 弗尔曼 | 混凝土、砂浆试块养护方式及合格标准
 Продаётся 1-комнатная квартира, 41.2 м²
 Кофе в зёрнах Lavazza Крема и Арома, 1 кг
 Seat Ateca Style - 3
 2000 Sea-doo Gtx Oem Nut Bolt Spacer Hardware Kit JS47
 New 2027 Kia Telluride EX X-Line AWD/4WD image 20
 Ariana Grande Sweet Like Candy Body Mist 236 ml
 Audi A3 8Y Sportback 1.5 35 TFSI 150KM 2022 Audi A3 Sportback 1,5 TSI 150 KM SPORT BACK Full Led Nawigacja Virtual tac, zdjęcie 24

## YOUR OBJECTIVE
Once more, write out all the data above exactly as given.

## TASK RESPONSE
 弗尔曼 | 混凝土、砂浆试块养护方式及合格标准
 Продаётся 1-комнатная квартира, 41.2 м²
 Кофе в зёрнах Lavazza Крема и Арома, 1 кг
 Seat Ateca Style - 3
 2000 Sea-doo Gtx Oem Nut Bolt Spacer Hardware Kit JS47
 New 2027 Kia Telluride EX X-Line AWD/4WD image 20
 Ariana Grande Sweet Like Candy Body Mist 236 ml
 Audi A3 8Y Sportback 1.5 35 TFSI 150KM 2022 Audi A3 Sportback 1,5 TSI 150 KM SPORT BACK Full Led Nawigacja Virtual tac, zdjęcie 24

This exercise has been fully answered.